Hunter safety instructors asked students to sign North Dakota conservation petition


By Rob Port | North Dakota Bureau

CLASSROOM ADVOCACY: North Dakota Department of Game and Fish Director Terry Steinwand says he took swift action to address hunter safety class instructors advocating for a controversial conservation amendment in class.

BISMARCK, N.D. — has uncovered another citizen complaint about advocacy for a controversial ballot measure taking place at a state sanctioned event.

This time, instructors at a hunter safety class put on by the North Dakota Game and Fish department used classroom time to advocate for the Clean Water, Wildlife and Parks amendment.

Conservation activists are circulating petitions in support of the amendment, hoping to put it on the November ballot. If passed, the amendment would divert hundreds of millions of dollars in state oil tax revenue into a conservation fund every biennium with a requirement that most of the funds be spent every year. previously reported that an auction in support of the Report All Poachers program was used by the North Dakota Wildlife Federation, a group that also is a sponsor of the amendment, to promote the petitions.

Now Bismarck resident T.J. Hermann says he was subjected to criticism and propaganda about the measure while taking a hunter safety course.

“After taking the course, I was left with an extremely bad taste in my mouth,” Hermann said of his experience, which occurred in August 2013. “At the first class they brought up the Clean Air/Clean Water petition that is going around collecting signatures and encouraged the class to sign it, stating it was a ‘vital wildlife conservation’ petition and not telling the class what it really is and does.”

He said that when the instructors learned that he works in the oil industry, he was criticized.

“He demonized me, my business and gave the class the impression that I’m ruining hunting and fishing in (North Dakota) because of what I do,” Hermann said referring to one of the two volunteer instructors.

Hermann said that on the last night of the two-day course, the instructors brought a petition to class and asked students to sign it after turning in their final exam.

Section 16.1-10-02 of the North Dakota Century Code states “No person may use any property belonging to or leased by, or any service which is provided to or carried on by, either directly or by contract, the state or any agency, department, bureau, board, commission, or political subdivision thereof, for any political purpose.” The definition of political purpose includes “any activity undertaken in support of or in opposition to a statewide initiated or referred measure.”

“We were informed in September, 2013 that two Hunter Education volunteer instructors advocated on behalf of the petition and encouraged class participants to sign it,” North Dakota Game andFish Director Terry Steinwand said in response to a inquiry.

Steinwand said he responded to the complaint, ordering a subordinate to inform the volunteer instructors not to engage in political advocacy while working for the state.

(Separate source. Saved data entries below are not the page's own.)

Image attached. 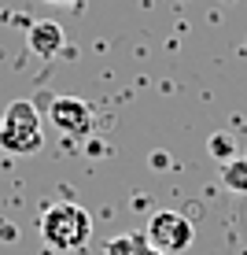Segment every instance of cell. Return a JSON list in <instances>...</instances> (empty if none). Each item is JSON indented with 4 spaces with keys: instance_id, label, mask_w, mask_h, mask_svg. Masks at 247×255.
<instances>
[{
    "instance_id": "obj_1",
    "label": "cell",
    "mask_w": 247,
    "mask_h": 255,
    "mask_svg": "<svg viewBox=\"0 0 247 255\" xmlns=\"http://www.w3.org/2000/svg\"><path fill=\"white\" fill-rule=\"evenodd\" d=\"M41 241L52 252H82L92 241V215L74 200H59L41 211Z\"/></svg>"
},
{
    "instance_id": "obj_2",
    "label": "cell",
    "mask_w": 247,
    "mask_h": 255,
    "mask_svg": "<svg viewBox=\"0 0 247 255\" xmlns=\"http://www.w3.org/2000/svg\"><path fill=\"white\" fill-rule=\"evenodd\" d=\"M45 144V122L41 111L30 100L7 104V111L0 115V148L7 155H33Z\"/></svg>"
},
{
    "instance_id": "obj_3",
    "label": "cell",
    "mask_w": 247,
    "mask_h": 255,
    "mask_svg": "<svg viewBox=\"0 0 247 255\" xmlns=\"http://www.w3.org/2000/svg\"><path fill=\"white\" fill-rule=\"evenodd\" d=\"M144 237H148V241H152L163 255H177V252H184V248L192 244L196 226H192L184 215H177V211H159V215H152Z\"/></svg>"
},
{
    "instance_id": "obj_4",
    "label": "cell",
    "mask_w": 247,
    "mask_h": 255,
    "mask_svg": "<svg viewBox=\"0 0 247 255\" xmlns=\"http://www.w3.org/2000/svg\"><path fill=\"white\" fill-rule=\"evenodd\" d=\"M48 122L59 129V133L67 137H89L92 133V108L85 100H78V96H56V100L48 104Z\"/></svg>"
},
{
    "instance_id": "obj_5",
    "label": "cell",
    "mask_w": 247,
    "mask_h": 255,
    "mask_svg": "<svg viewBox=\"0 0 247 255\" xmlns=\"http://www.w3.org/2000/svg\"><path fill=\"white\" fill-rule=\"evenodd\" d=\"M30 48L37 52V56H56L59 48H63V26L59 22H33L30 26Z\"/></svg>"
},
{
    "instance_id": "obj_6",
    "label": "cell",
    "mask_w": 247,
    "mask_h": 255,
    "mask_svg": "<svg viewBox=\"0 0 247 255\" xmlns=\"http://www.w3.org/2000/svg\"><path fill=\"white\" fill-rule=\"evenodd\" d=\"M107 255H163V252H159L144 233H126V237L107 241Z\"/></svg>"
},
{
    "instance_id": "obj_7",
    "label": "cell",
    "mask_w": 247,
    "mask_h": 255,
    "mask_svg": "<svg viewBox=\"0 0 247 255\" xmlns=\"http://www.w3.org/2000/svg\"><path fill=\"white\" fill-rule=\"evenodd\" d=\"M222 181H225L233 192H247V159L222 163Z\"/></svg>"
},
{
    "instance_id": "obj_8",
    "label": "cell",
    "mask_w": 247,
    "mask_h": 255,
    "mask_svg": "<svg viewBox=\"0 0 247 255\" xmlns=\"http://www.w3.org/2000/svg\"><path fill=\"white\" fill-rule=\"evenodd\" d=\"M48 4H63V7H82L85 0H48Z\"/></svg>"
}]
</instances>
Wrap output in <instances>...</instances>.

“I promptly notified the division chief under which Hunter Education is administered and informed him that this type of solicitation/activity cannot occur with employees or volunteers when they’re representing the North Dakota Game and Fish Department,” Steinwand said. “The division chief personally contacted the lead instructors involved in the activity on approximately September 20 and informed them that such activity was considered improper and a Hunter Education course is considered a state function.”

Aside from the complaint filed with his department regarding the Report All Poachers auction, Steinwand said this is the only problem reported to him regarding advocacy for the conservation petition.

The conservation amendment needs 26,904 valid signatures to qualify for the ballot in November. Those signatures must be turned into the secretary of state’s office by August 6th.